===== TEXT PROVIDED

File this under "No, really?"

“I am concerned the recent proposals out of Basel will result in weak and perhaps even nonbinding provisions that provide credit to banks for holding forms of capital that have little or no value in absorbing losses,” said Senator Ted Kaufman, Democrat of Delaware. “The financial reform bill includes only a promise of higher capital requirements for U.S. banks, which we were told were going to be negotiated on an international level.”

Two words "gentlemen": National Sovereignty.

Screw "international" anything.  Banks are licensed in a nation by that nation's government.  That license is conditioned on adherence to that nation's laws.

BIS can stick it where the sun doesn't shine if you two, along with the rest of Congress, will grow a sack and demand it.

The problem with BIS' "proposals", as I pointed out the other day, is that it permits the sort of leverage that led to Lehman and Bear Stearn's collapse.  It is a direct financial******job that, if allowed to stand, completely neutralizes the "no bailout" policy and "prudential regulation" you both claim to support.

Of course we might some day get you two clowns to admit that Hankey Pankey Paulson's original "strident request" for the SEC to be "prudent" in allowing investment banks to run more than 14:1 leverage - a request that he was sent packing with in 2000, but got in 2004, both when he was with Goldman Sachs before becoming Treasury Secretary, was the proximate cause of both of those firm's failures!

==========
===== DATA RECORDS

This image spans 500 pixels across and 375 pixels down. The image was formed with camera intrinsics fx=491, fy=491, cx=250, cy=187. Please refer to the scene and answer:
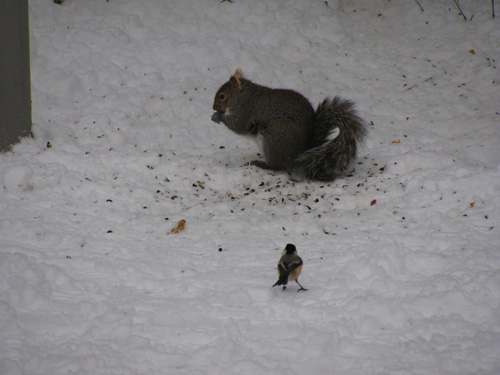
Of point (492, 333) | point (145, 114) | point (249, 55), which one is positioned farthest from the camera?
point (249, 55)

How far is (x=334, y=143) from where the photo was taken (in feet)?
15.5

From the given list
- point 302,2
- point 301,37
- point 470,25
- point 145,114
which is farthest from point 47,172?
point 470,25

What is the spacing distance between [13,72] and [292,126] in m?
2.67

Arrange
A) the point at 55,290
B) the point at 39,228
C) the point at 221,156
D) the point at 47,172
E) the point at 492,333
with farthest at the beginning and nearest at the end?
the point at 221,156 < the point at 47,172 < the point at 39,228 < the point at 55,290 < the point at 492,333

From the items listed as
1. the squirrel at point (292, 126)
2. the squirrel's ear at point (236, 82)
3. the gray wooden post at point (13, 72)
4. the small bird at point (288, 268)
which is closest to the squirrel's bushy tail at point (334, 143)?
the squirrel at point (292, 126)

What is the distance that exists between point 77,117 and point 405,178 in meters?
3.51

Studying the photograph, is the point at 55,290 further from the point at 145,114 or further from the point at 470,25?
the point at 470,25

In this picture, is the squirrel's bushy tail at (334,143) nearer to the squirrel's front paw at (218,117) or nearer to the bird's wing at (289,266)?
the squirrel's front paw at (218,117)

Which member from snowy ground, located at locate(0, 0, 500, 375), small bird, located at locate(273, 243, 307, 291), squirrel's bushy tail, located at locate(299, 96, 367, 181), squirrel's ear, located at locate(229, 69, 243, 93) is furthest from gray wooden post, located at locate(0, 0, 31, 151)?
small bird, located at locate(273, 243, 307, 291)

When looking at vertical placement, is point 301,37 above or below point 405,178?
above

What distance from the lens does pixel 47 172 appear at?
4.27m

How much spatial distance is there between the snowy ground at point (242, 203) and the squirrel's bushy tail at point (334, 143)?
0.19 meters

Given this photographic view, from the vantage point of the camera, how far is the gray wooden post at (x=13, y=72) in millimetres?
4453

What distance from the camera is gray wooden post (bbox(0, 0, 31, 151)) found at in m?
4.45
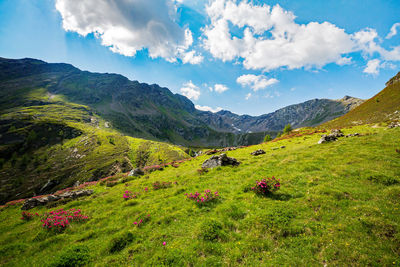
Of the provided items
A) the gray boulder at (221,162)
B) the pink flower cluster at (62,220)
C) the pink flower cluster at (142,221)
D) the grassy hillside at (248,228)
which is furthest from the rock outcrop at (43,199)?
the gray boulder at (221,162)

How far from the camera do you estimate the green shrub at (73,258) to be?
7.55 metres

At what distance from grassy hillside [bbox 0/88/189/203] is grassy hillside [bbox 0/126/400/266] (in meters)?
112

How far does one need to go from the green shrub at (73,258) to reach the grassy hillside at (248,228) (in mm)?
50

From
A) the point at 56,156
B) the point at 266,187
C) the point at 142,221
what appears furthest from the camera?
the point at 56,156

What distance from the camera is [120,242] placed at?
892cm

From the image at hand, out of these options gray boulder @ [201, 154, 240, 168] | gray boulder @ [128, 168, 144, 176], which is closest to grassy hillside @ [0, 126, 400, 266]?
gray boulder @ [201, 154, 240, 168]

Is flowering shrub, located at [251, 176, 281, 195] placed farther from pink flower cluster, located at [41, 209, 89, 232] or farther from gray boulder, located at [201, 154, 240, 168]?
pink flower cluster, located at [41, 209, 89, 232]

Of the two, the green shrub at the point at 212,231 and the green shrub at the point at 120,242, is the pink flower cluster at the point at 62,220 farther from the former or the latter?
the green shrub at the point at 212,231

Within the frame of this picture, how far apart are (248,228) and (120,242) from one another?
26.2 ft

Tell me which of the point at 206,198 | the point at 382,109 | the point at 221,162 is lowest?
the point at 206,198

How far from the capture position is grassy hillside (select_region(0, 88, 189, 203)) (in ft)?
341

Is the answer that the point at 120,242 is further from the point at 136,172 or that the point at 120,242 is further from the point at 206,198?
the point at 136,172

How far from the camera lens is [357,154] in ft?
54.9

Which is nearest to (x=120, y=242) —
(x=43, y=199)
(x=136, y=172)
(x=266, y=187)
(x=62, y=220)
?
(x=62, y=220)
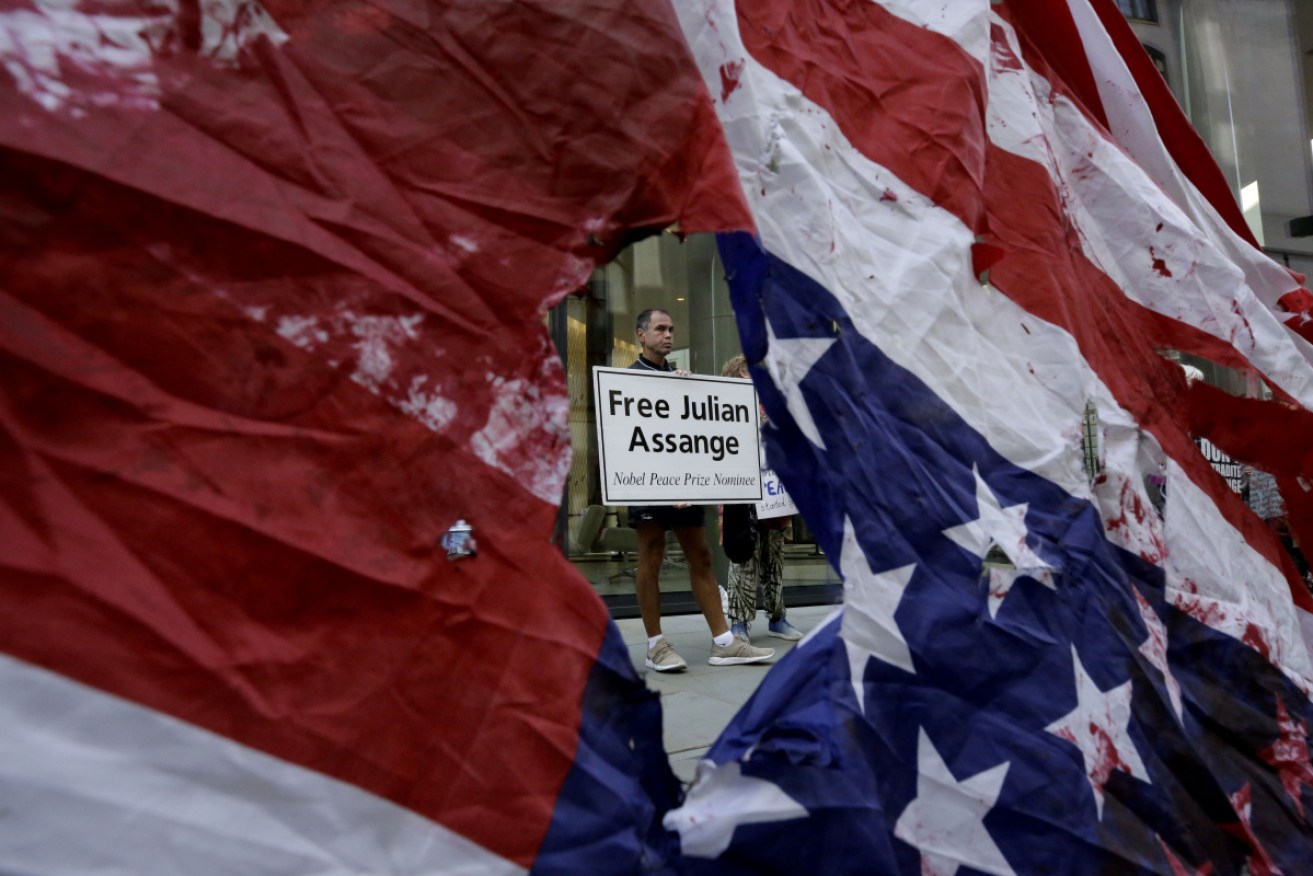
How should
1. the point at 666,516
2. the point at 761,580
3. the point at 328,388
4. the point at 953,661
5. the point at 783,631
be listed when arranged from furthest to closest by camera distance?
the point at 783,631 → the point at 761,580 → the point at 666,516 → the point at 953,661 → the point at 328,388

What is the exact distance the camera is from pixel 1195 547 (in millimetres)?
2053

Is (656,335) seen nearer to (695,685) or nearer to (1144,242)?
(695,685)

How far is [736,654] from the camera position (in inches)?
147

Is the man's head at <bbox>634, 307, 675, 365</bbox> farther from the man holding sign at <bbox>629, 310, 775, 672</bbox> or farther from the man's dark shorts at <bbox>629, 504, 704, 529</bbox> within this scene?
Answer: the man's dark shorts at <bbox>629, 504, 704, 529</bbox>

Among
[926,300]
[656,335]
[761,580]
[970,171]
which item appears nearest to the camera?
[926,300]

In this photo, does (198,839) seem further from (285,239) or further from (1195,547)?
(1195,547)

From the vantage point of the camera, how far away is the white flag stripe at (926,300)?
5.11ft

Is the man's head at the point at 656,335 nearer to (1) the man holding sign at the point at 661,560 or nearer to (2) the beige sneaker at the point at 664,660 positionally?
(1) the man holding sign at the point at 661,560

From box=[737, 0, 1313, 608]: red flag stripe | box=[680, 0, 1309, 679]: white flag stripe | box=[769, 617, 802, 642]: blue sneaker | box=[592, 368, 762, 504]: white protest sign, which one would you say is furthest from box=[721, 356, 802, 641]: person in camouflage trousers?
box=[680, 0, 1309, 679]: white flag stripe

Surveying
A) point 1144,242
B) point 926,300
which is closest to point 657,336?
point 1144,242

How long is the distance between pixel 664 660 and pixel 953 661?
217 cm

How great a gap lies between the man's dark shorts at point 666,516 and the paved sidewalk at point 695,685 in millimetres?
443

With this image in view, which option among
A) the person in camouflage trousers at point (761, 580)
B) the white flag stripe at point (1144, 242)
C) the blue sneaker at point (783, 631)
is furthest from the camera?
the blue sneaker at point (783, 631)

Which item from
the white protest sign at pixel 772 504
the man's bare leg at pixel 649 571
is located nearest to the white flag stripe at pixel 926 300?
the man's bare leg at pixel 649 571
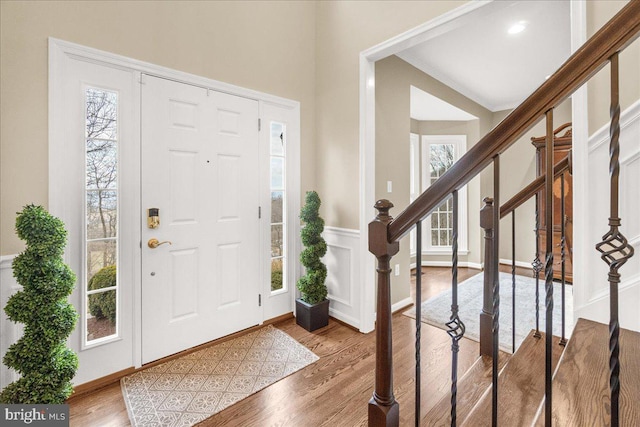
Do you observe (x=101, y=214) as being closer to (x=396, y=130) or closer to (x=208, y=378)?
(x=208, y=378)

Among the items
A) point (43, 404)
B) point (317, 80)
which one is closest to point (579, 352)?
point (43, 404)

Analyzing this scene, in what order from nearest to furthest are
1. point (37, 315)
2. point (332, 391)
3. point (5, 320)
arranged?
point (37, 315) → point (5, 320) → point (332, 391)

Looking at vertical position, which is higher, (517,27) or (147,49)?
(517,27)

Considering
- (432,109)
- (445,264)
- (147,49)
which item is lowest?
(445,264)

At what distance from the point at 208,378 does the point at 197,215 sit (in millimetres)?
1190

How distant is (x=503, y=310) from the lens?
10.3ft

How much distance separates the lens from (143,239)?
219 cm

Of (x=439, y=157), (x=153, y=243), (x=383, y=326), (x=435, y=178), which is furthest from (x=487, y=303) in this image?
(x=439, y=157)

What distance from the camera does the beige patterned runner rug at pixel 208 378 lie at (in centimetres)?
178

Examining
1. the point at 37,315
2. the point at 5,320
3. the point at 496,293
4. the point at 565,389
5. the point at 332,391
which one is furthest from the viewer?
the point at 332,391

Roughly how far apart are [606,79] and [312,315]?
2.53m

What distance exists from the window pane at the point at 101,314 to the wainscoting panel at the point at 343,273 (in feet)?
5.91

==========

DIRECTIONS:
**A)** Do these statements agree with the passage on the Basel proposals? For each, answer yes or no and quote the deciding words of the passage.
(i) Senator Ted Kaufman is a Democrat from Delaware.
(ii) The financial reform bill sets specific higher capital requirements for U.S. banks.
(iii) Paulson's request to the SEC was granted in 2000.
**B)** According to the passage on the Basel proposals, what leverage ratio did Paulson's request ask the SEC to let investment banks exceed?
**C)** Reproduce the passage on the Basel proposals from "Of course we" up to and including "those firm's failures!".

OUTPUTS FOR THE TASKS:
**A)**
(i) Yes: "said Senator Ted Kaufman, Democrat of Delaware"
(ii) No: "The financial reform bill includes only a promise of higher capital requirements for U.S. banks"
(iii) No: "a request that he was sent packing with in 2000, but got in 2004"

**B)** 14:1

**C)**
Of course we might some day get you two clowns to admit that Hankey Pankey Paulson's original "strident request" for the SEC to be "prudent" in allowing investment banks to run more than 14:1 leverage - a request that he was sent packing with in 2000, but got in 2004, both when he was with Goldman Sachs before becoming Treasury Secretary, was the proximate cause of both of those firm's failures!